Thursday, February 18, 2010

Stop search engines indexing your web

1 Theoretical possibility


1.1 /robots.txt - robots exclusion file


Create file /robots.txt:

User-agent: *
Disallow: /



Search Engine Support: Google, Yahoo, Bing, ...

1.2 Use page meta tags robots



<meta name="robots" content="noindex,nofollow" />



2 The only sure method


2.1 Password protected web - web server solution


Example for Apache server: httpd.apache.org/docs/2.0/programs/htpasswd.html

Create a file called .htpasswd:

user1:nbGwQ3aJkq3qE (e.g. user1:encrypt password1)



KxS Password Encrypter: www.kxs.net/support/htaccess_pw.html

Create a file .htaccess:

AuthName "Restricted Area"
AuthType Basic
AuthUserFile /mysite/.htpasswd
AuthGroupFile /dev/null
require valid-user



Upload .htpasswd (best) to the root or a non publically accessible directory on your server.
Upload .htaccess to the directory you wish to protect.

2.2 Password protected web - cms solution


Protected area for registered users dependent on a specific CMS.

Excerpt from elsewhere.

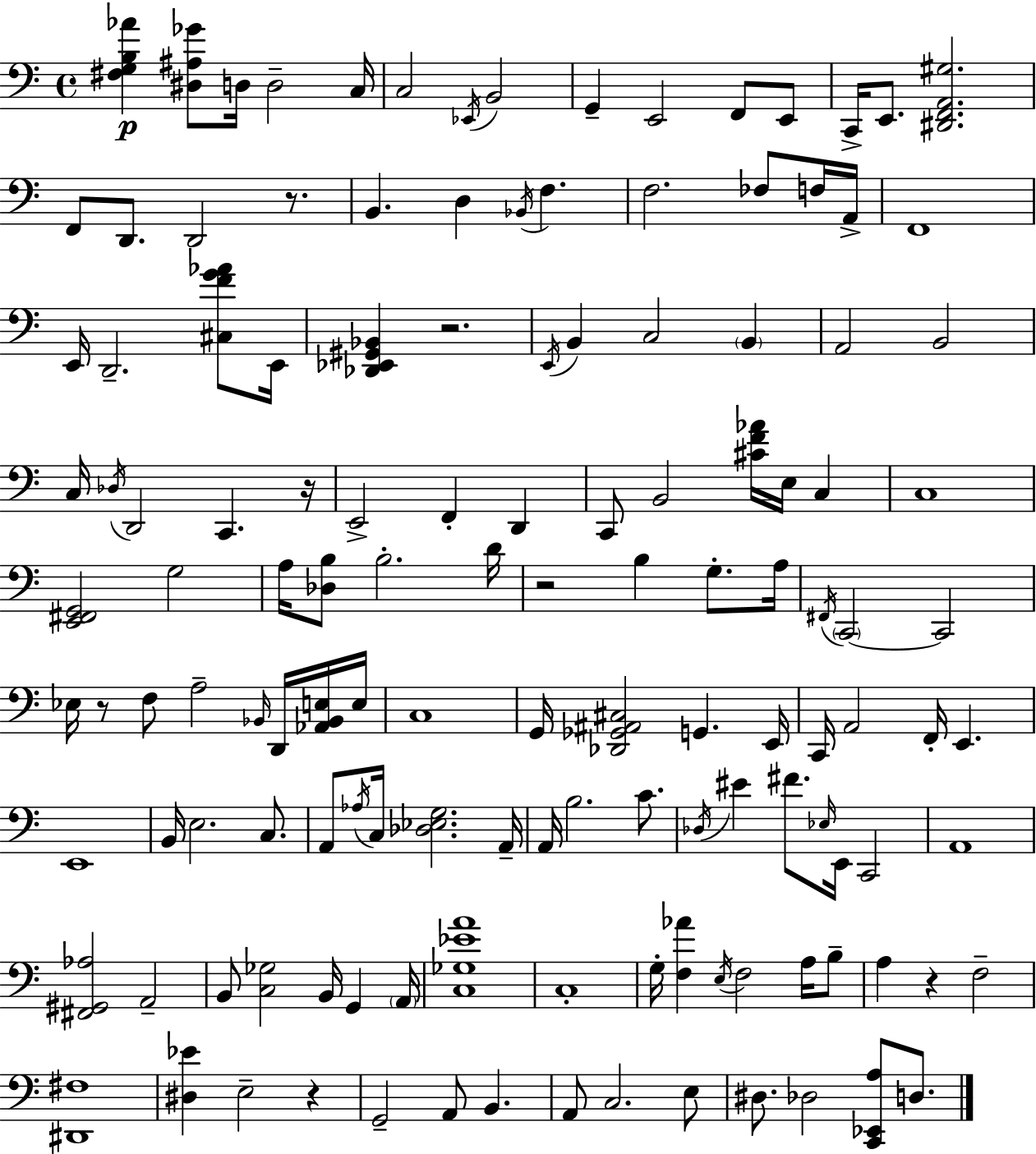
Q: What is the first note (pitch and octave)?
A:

2.3 Computers and Humans apart


Captcha: en.wikipedia.org/wiki/CAPTCHA

reCaptcha: recaptcha.net

Hidden tag: 15daysofjquery.com/safer-contact-forms-without-captchas/11/

Captcha alternatives: www.arraystudio.com/as-workshop/the-captcha-alternatives.html

Sources:


Detailed description of 6 methods to control what and how your content appears in search engines - 6 ways to stop Google and other search engines from indexing your site | Antezeta Web Marketing.